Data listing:
=====
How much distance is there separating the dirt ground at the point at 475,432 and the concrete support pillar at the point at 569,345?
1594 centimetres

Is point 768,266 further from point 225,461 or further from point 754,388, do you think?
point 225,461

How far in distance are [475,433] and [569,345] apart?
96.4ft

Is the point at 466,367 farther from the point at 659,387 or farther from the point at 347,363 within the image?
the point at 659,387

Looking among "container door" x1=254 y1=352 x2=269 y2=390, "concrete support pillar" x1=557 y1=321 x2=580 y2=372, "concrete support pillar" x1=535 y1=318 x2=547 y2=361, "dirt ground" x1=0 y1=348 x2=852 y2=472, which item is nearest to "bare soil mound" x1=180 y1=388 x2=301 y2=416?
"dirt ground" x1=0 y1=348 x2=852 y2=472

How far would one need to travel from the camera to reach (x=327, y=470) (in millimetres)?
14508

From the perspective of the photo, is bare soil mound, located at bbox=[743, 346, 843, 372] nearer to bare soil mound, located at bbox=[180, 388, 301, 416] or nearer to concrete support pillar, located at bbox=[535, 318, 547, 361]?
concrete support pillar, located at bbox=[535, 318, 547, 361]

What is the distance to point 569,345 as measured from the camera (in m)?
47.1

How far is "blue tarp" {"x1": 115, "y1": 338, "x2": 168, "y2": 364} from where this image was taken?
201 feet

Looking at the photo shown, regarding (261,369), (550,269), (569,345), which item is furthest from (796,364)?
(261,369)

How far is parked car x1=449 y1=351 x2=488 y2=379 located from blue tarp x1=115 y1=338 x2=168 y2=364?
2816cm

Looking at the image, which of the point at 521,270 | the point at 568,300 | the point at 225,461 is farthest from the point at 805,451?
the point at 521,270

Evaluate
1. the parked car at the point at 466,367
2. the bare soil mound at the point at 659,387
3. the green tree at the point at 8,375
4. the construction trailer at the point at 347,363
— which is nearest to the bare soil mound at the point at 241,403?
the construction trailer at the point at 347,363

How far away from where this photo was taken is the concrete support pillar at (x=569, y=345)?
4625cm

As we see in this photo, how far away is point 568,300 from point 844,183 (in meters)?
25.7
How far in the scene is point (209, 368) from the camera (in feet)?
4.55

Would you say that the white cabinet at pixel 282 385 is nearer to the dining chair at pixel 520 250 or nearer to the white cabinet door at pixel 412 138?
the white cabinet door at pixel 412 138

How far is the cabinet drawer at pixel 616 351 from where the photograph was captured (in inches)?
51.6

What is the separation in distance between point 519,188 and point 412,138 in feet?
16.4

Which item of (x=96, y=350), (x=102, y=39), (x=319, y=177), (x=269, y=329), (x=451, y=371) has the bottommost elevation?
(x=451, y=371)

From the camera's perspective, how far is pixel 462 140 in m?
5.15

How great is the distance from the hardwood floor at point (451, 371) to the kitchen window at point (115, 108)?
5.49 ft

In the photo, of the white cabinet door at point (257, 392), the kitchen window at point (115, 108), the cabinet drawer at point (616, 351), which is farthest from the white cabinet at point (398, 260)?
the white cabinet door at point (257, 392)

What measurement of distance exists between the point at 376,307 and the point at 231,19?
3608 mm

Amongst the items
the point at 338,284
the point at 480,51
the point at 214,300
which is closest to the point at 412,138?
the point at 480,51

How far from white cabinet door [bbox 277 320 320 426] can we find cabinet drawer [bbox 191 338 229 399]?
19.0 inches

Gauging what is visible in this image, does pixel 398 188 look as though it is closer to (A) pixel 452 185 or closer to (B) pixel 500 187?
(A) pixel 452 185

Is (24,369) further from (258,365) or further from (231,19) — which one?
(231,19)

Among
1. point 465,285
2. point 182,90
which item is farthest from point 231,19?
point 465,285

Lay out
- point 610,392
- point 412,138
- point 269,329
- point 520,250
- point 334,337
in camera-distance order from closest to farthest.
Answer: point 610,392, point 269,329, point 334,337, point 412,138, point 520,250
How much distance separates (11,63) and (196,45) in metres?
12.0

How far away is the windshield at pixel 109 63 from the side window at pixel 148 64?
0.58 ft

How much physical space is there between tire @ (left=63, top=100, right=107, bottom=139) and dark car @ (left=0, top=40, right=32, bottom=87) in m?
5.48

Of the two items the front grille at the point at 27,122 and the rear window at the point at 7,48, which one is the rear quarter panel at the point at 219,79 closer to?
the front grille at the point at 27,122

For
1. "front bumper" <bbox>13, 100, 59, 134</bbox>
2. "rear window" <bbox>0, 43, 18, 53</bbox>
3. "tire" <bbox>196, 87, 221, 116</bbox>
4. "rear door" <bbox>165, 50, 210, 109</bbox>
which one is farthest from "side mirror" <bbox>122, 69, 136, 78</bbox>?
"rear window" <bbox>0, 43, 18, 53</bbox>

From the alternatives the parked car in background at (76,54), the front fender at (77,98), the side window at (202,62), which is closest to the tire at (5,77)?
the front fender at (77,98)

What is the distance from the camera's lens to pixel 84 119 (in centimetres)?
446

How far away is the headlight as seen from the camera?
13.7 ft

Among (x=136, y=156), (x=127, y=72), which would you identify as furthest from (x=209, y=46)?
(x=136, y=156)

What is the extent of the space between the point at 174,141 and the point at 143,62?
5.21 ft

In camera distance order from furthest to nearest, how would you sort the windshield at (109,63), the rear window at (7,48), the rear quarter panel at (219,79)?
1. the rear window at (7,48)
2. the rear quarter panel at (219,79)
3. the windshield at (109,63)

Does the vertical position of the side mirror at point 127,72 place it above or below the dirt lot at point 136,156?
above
=====
Set exercise :: Print everything from the line containing "Among (x=136, y=156), (x=127, y=72), which" down to the end of the entries, reproducing each line without any change.

Exercise result ::
Among (x=136, y=156), (x=127, y=72), which would you identify as furthest from (x=209, y=46)?
(x=136, y=156)

What is the extent of the space between the point at 174,141 and the point at 143,62?
5.21 ft

In camera distance order from furthest to nearest, how would you sort the windshield at (109,63), the rear window at (7,48), the rear quarter panel at (219,79)?
1. the rear window at (7,48)
2. the rear quarter panel at (219,79)
3. the windshield at (109,63)

Does the vertical position of the side mirror at point 127,72 place it above or below the dirt lot at point 136,156?
above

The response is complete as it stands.